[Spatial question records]

══════

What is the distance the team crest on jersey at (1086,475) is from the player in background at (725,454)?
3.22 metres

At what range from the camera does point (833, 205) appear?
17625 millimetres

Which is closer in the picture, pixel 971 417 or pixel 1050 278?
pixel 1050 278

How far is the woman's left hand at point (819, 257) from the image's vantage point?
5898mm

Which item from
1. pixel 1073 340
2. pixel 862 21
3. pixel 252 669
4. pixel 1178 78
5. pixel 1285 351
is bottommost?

══════

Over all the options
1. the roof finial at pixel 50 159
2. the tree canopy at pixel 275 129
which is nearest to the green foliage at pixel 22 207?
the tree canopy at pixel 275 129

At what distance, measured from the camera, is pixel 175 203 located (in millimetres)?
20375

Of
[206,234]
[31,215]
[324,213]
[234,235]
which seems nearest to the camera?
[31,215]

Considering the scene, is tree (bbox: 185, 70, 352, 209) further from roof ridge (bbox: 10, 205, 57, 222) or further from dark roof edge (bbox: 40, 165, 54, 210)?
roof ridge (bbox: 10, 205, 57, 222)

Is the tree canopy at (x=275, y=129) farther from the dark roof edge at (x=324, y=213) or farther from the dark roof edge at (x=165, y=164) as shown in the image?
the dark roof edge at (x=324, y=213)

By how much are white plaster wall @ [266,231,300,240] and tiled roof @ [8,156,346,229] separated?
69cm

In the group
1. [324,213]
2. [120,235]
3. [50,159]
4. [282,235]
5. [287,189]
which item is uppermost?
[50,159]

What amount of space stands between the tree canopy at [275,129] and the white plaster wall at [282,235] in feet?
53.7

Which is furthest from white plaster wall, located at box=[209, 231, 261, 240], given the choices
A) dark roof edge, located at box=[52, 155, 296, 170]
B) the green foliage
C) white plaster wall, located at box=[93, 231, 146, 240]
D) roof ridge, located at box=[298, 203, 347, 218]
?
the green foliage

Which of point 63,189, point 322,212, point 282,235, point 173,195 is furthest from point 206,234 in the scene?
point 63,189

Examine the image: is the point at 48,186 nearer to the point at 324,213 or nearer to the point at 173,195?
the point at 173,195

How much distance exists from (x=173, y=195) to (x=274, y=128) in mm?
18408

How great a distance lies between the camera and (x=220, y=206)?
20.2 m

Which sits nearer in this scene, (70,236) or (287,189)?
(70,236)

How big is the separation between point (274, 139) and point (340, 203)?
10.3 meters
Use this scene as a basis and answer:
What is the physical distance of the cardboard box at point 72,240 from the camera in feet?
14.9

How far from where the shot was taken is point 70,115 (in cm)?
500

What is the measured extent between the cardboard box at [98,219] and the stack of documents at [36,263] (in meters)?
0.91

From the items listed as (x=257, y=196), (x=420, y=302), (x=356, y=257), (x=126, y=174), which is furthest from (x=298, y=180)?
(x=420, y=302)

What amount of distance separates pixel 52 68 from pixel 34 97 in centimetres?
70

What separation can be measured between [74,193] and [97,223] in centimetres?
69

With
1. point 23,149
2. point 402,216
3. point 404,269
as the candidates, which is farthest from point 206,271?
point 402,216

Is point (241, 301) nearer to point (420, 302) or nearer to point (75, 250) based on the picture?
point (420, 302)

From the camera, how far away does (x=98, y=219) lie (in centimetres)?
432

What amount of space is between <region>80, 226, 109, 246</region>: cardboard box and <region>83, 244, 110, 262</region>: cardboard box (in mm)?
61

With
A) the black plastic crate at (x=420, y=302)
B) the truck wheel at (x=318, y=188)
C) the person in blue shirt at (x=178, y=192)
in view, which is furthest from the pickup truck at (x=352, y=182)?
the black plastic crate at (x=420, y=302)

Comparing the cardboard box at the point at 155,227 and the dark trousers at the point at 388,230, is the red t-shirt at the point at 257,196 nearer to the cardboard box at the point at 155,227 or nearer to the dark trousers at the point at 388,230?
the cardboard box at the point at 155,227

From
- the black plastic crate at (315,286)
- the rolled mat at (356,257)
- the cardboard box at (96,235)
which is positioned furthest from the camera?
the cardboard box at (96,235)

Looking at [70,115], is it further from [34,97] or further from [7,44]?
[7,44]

══════

▶ Work to do: Reproduce, word for word, the stretch of the material from the line containing "At what range" through the line containing "is bottommost?".

▶ Result for this task:
At what range from the camera does point (833, 205) appear?
17625 millimetres

Which is closer in the picture, pixel 971 417 or pixel 1050 278?
pixel 1050 278

How far is the woman's left hand at point (819, 257) from the image's vantage point?
5898mm

Which item from
1. pixel 1073 340
2. pixel 862 21
3. pixel 252 669
4. pixel 1178 78
5. pixel 1285 351
is bottommost?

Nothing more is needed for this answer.